第12章 キャラメルの包み紙をポケットに入れる
「君には特別作戦班について説明をしてもらおうと思っている。私が話すより実際にその班に所属している者の話の方が説得力があるだろう?」
「いや……え、でも、なんで」
「特別作戦班の中で君が一番の古株だからだ」
「そ、それならリヴァイ兵長の方が適任では?」
だいたい幹部でもなんでもないアリアが行っても、訓練兵たちからすれば「誰だこいつ」状態だろう。
「残念ながら彼には別件の仕事を任せている。今度の壁外調査についてのね。だからこの説明会に同行はできない」
しかしエルヴィンはアリアがそう言うことを予期していたかのように澱みなく言葉を返してきた。

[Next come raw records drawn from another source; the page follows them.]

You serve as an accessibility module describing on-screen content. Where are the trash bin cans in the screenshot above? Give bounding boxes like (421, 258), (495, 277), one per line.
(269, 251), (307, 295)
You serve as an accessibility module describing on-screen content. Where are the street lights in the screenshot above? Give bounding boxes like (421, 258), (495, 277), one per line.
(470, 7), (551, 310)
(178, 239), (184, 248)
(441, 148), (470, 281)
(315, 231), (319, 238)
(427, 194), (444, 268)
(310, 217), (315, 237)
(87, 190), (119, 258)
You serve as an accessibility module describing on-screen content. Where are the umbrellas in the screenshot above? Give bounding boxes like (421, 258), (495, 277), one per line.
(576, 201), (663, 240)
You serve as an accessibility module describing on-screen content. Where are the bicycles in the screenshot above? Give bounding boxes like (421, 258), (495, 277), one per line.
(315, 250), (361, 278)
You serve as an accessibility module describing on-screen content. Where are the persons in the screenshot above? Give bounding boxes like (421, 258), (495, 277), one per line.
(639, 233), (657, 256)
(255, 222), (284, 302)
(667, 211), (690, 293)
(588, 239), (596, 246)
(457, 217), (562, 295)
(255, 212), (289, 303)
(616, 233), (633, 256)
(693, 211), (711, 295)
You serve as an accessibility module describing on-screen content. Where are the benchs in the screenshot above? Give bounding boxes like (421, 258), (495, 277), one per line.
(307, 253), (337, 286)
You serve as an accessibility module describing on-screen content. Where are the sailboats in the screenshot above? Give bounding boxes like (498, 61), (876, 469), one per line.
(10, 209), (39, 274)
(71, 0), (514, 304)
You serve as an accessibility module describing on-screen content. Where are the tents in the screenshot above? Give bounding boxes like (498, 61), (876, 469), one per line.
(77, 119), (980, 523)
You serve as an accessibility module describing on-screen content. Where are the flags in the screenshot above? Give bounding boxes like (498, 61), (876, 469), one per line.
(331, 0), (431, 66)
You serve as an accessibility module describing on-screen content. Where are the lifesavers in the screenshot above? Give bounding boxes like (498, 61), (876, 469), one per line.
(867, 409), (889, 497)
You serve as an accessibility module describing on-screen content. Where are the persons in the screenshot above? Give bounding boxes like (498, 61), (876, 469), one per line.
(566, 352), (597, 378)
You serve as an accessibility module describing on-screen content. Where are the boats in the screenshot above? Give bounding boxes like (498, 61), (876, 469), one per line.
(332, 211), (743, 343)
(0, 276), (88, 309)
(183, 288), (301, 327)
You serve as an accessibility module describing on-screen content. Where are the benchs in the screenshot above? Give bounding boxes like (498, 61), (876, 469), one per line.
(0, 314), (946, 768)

それでもアリアは必死に頭を回した。なんとかしてこの重役を降りなければ。訓練兵の前で話をする?? どれだけの人数がいると思っているんだ。緊張でろくなことも喋れないに決まってる。もしここで粗相でもしたら調査兵団の看板に泥を塗ることに……!?
「君の弟もちょうど今年から訓練兵になったんだろう?」
そういえば、と言うようにエルヴィンが言う。
「え、あ、はい、そう……ですけど」
「ちょうどいい機会じゃないか。時間を作ってあげるから会ってくるといい」
は、とアリアは固まった。
たしかにここ数ヶ月アルミンたちとは手紙のやり取りしかしていなかった。
前回の壁外調査で負った怪我をあの子たちは心配しているに違いない。最近届いた手紙でも「一度でいいから顔を見たい」と書いてあった。
いい、機会だ。エルヴィンの言う通り。
アリアはちらりと彼を見た。
微笑みはそのままで、だが目は真っ直ぐにアリアを見据えていた。
君に逃げ道などないんだよ、と。
そうだ、この男に対して頭を回すだけ無駄なのだ。知恵比べで勝てるわけがないんだから。
アリアは両手を挙げて降参した。
「わかりました。……頑張ります」
声を振り絞って言う。エルヴィンは笑みを深めて頷いた。